• Aim of the task
Reproduce the Lake Tahoe passage below word for word, in its entirety.

Excerpt to read section start

If you’ve been fortunate enough to visit Lake Tahoe, you know of what I speak when I say it can’t be summed up with a few unworthy descriptors.  Sitting majestically in the Sierra Mountains, Lake Tahoe is simply stunning with the bluest – and coldest – water you can imagine.

It was the place of my childhood.  My father’s office building nestled up to the beach at the south end of the lake and I grew up in Carson Valley on the Nevada side of the lake.  Many a summer day was spent playing on the beach, but rarely did I wade into the water much deeper than my ankles as the water is notoriously cold.

Just 10 months after walking the Camino de Santiago in Spain, my monkey sister and her husband felt compelled to hike the 165-mile Tahoe Rim Trail – you know, because walking 500 miles across Spain wasn’t enough!

As soon as I knew they were going to make the trek, I knew I’d want to share their story.  If it wasn’t for the fact that hiking the Tahoe Rim Trail requires one to sleep in a tent, on the ground, I’d be game for taking it on, but a camper I am not.  Give me a hot shower and a bed at the end of each day.  My monkey sister is much more adventurous than I.

Excerpt to read section end
Stored data section start

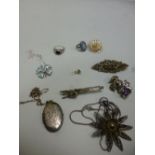 A SMALL COLLECTION OF JEWELLERY, to include filagree brooch, pendant, locket, rings, etc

Stored data section end

• Exercise solution
If you’ve been fortunate enough to visit Lake Tahoe, you know of what I speak when I say it can’t be summed up with a few unworthy descriptors.  Sitting majestically in the Sierra Mountains, Lake Tahoe is simply stunning with the bluest – and coldest – water you can imagine.

It was the place of my childhood.  My father’s office building nestled up to the beach at the south end of the lake and I grew up in Carson Valley on the Nevada side of the lake.  Many a summer day was spent playing on the beach, but rarely did I wade into the water much deeper than my ankles as the water is notoriously cold.

Just 10 months after walking the Camino de Santiago in Spain, my monkey sister and her husband felt compelled to hike the 165-mile Tahoe Rim Trail – you know, because walking 500 miles across Spain wasn’t enough!

As soon as I knew they were going to make the trek, I knew I’d want to share their story.  If it wasn’t for the fact that hiking the Tahoe Rim Trail requires one to sleep in a tent, on the ground, I’d be game for taking it on, but a camper I am not.  Give me a hot shower and a bed at the end of each day.  My monkey sister is much more adventurous than I.